Records shown:
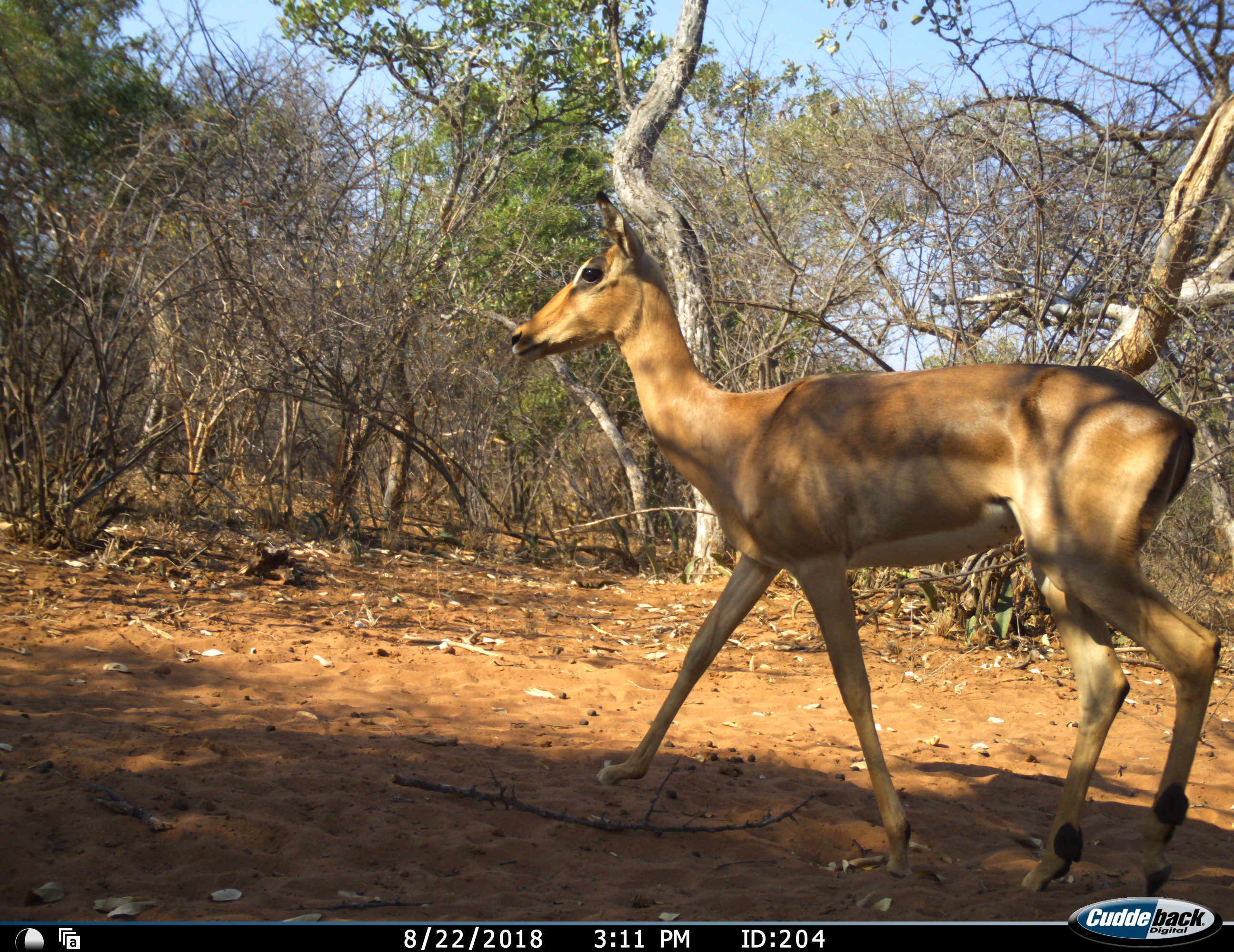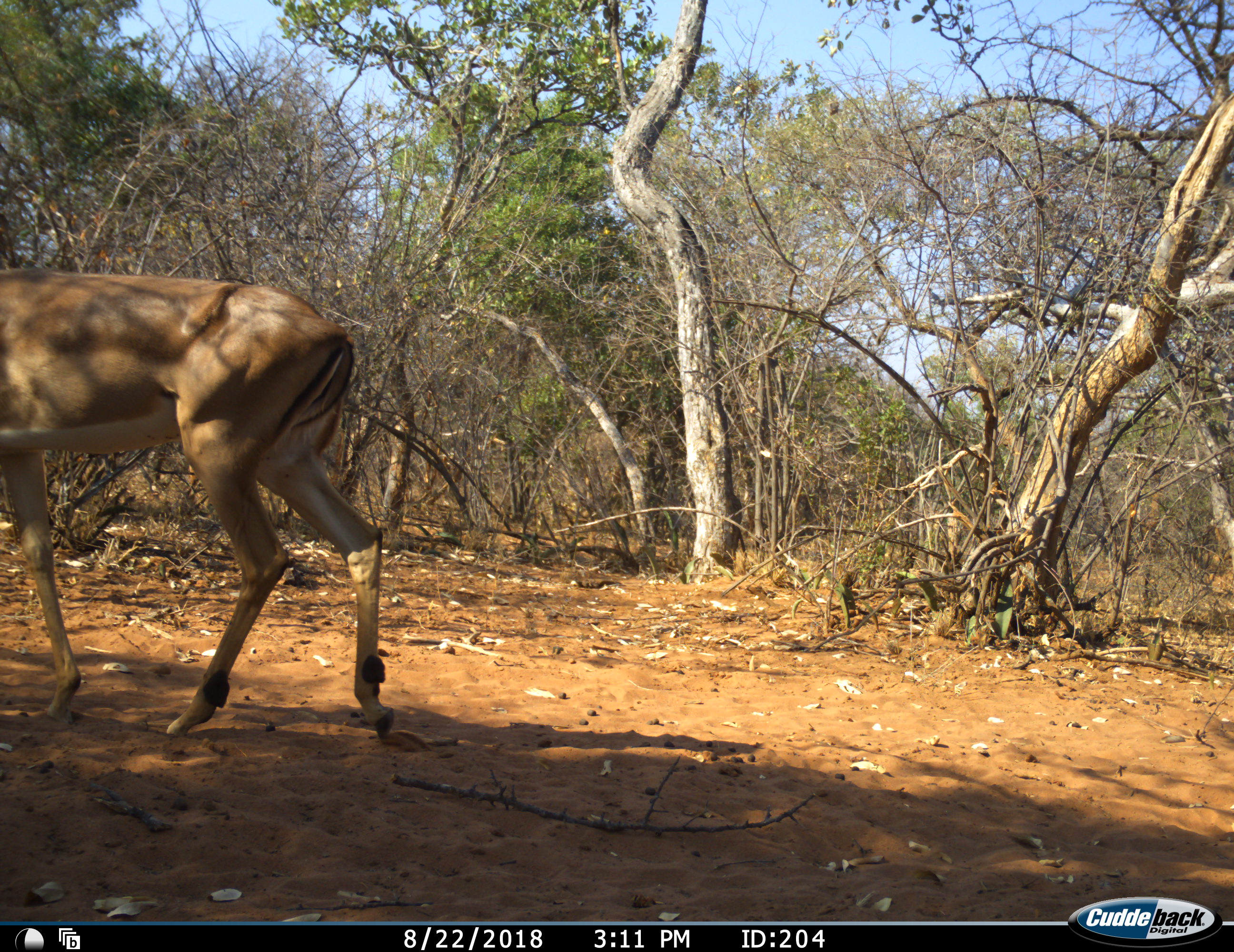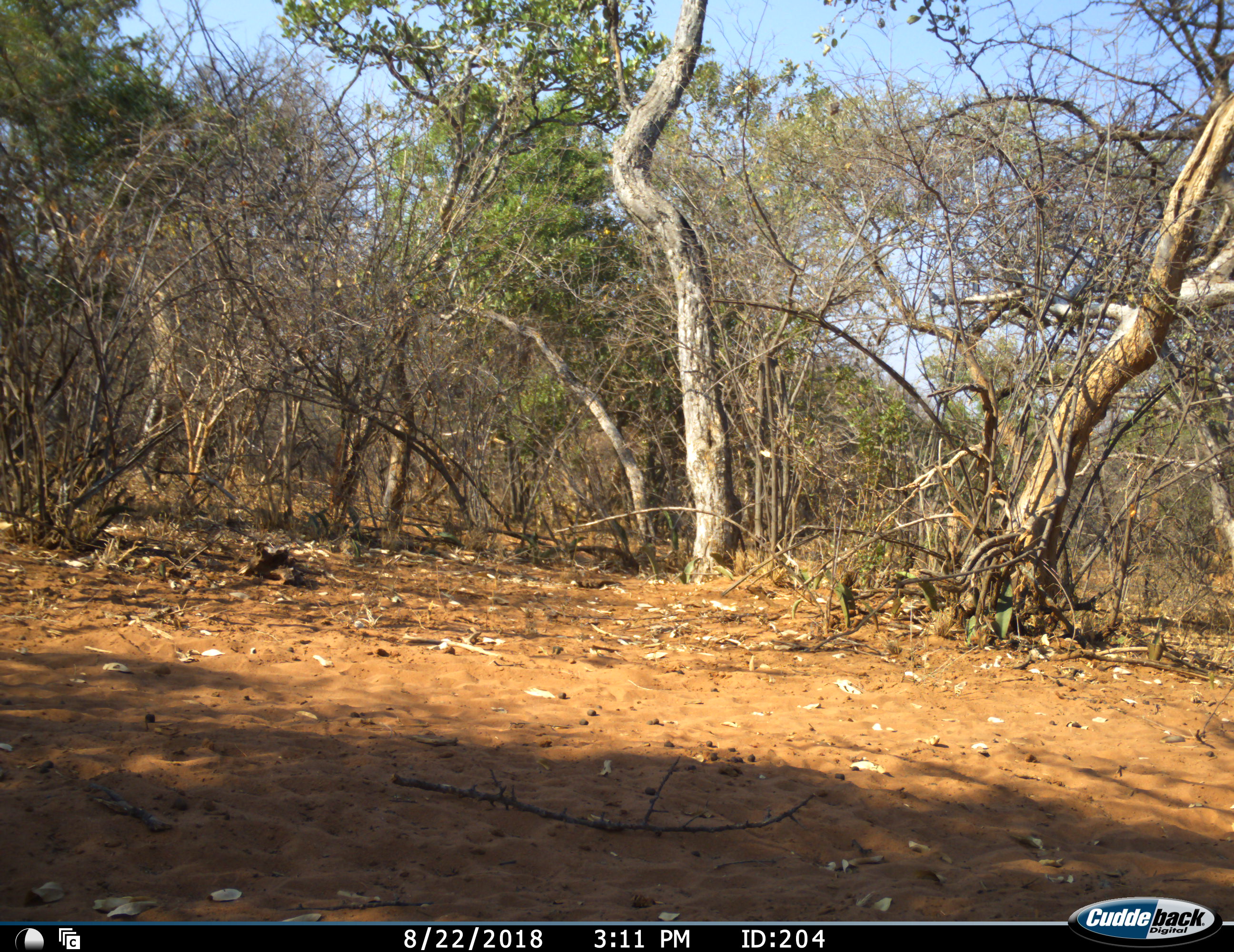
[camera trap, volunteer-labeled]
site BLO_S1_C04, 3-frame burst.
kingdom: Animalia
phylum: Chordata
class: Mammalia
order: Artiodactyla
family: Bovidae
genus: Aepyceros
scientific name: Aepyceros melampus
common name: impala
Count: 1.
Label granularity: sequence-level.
* * *
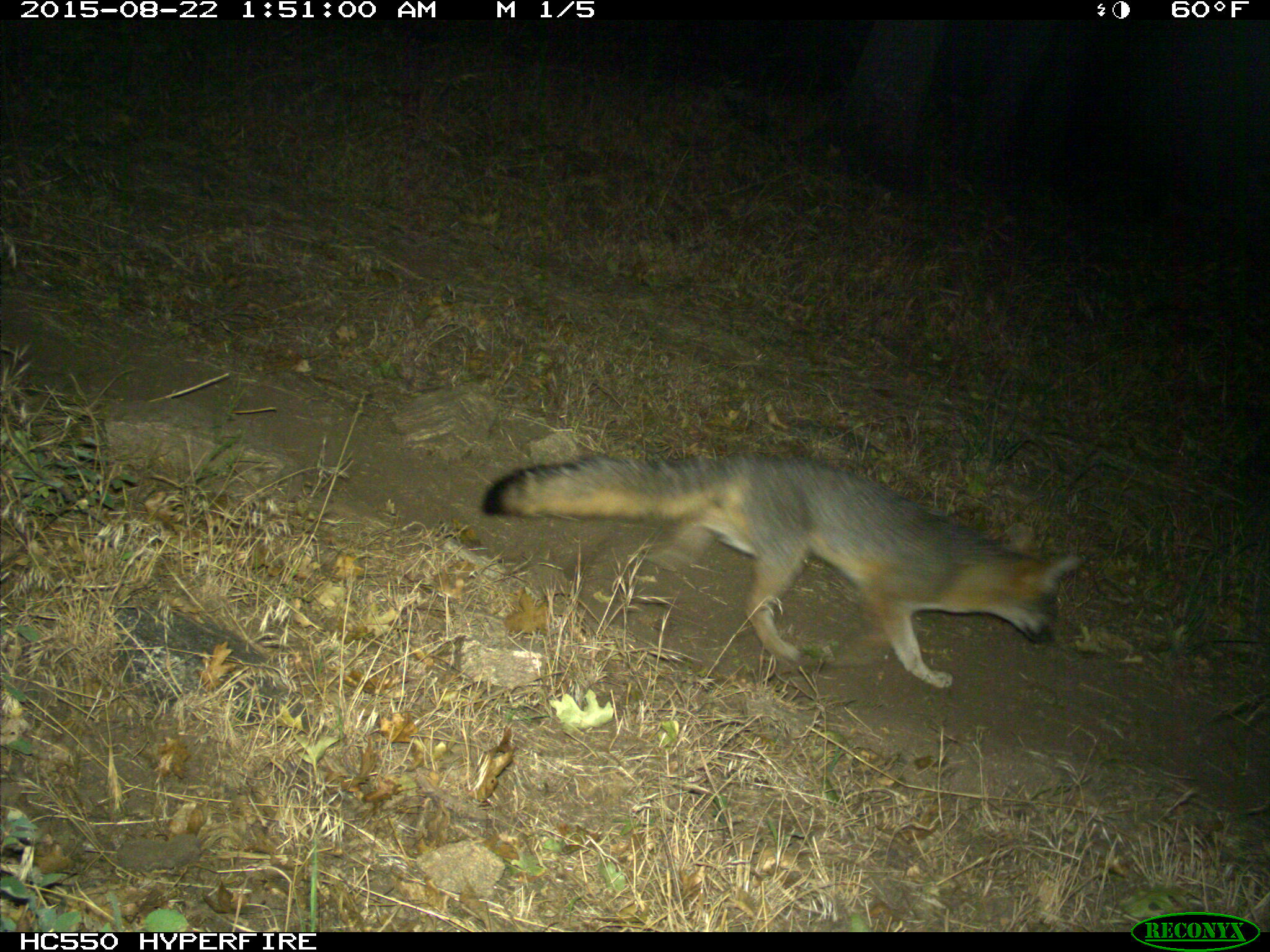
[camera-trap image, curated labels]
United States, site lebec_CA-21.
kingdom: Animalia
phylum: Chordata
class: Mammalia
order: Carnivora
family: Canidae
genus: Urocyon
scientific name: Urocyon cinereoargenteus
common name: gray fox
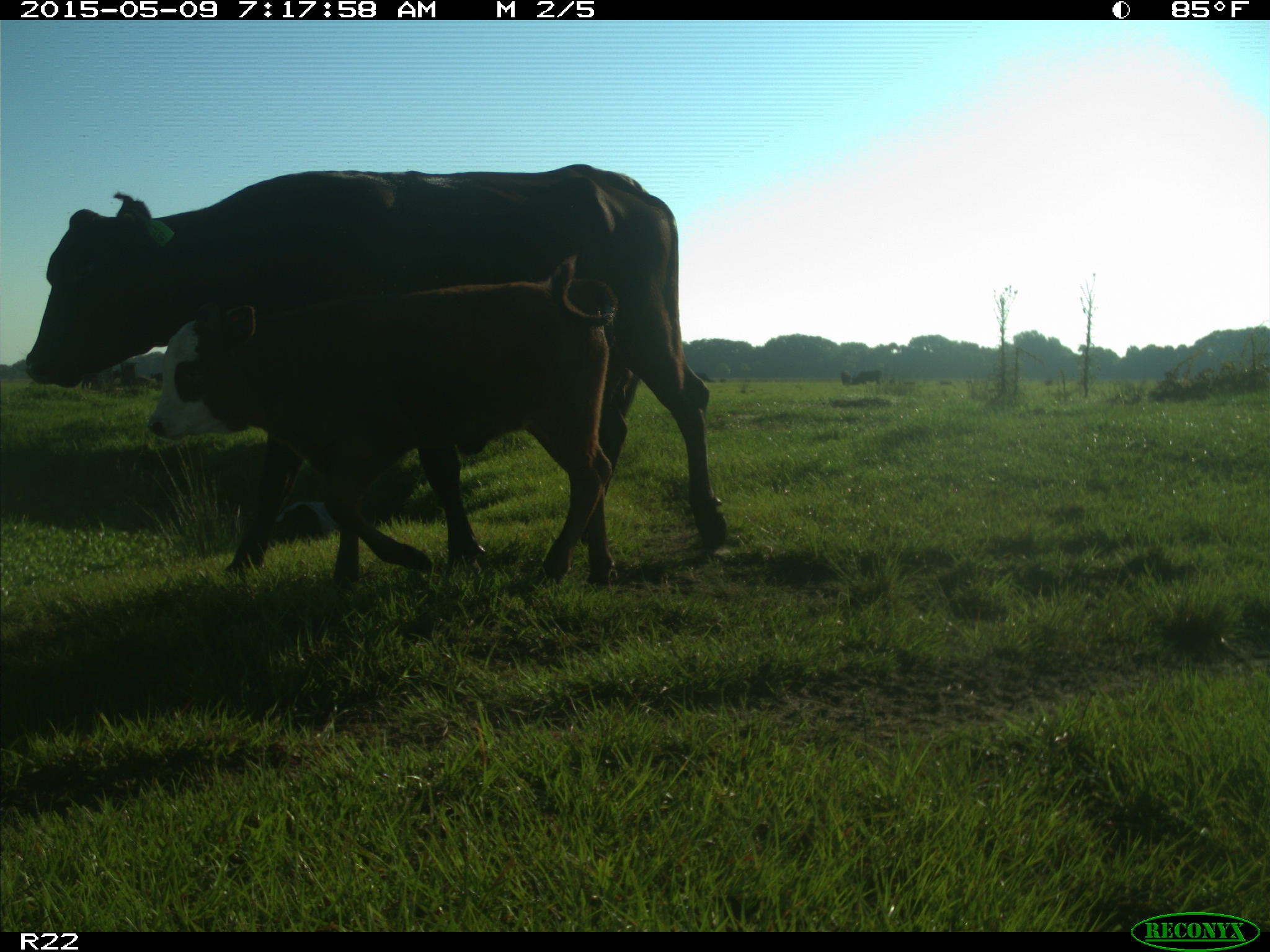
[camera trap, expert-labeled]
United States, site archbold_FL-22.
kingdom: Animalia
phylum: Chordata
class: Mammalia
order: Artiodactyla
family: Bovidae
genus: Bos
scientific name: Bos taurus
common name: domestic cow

Required action: Set the pictures aside and reproduce exactly the lines above, from the line holding "order: Carnivora" through the line holding "common name: domestic cow", both included, with nothing else.

Solution for this exercise:
order: Carnivora
family: Canidae
genus: Urocyon
scientific name: Urocyon cinereoargenteus
common name: gray fox
[camera trap, expert-labeled]
United States, site archbold_FL-22.
kingdom: Animalia
phylum: Chordata
class: Mammalia
order: Artiodactyla
family: Bovidae
genus: Bos
scientific name: Bos taurus
common name: domestic cow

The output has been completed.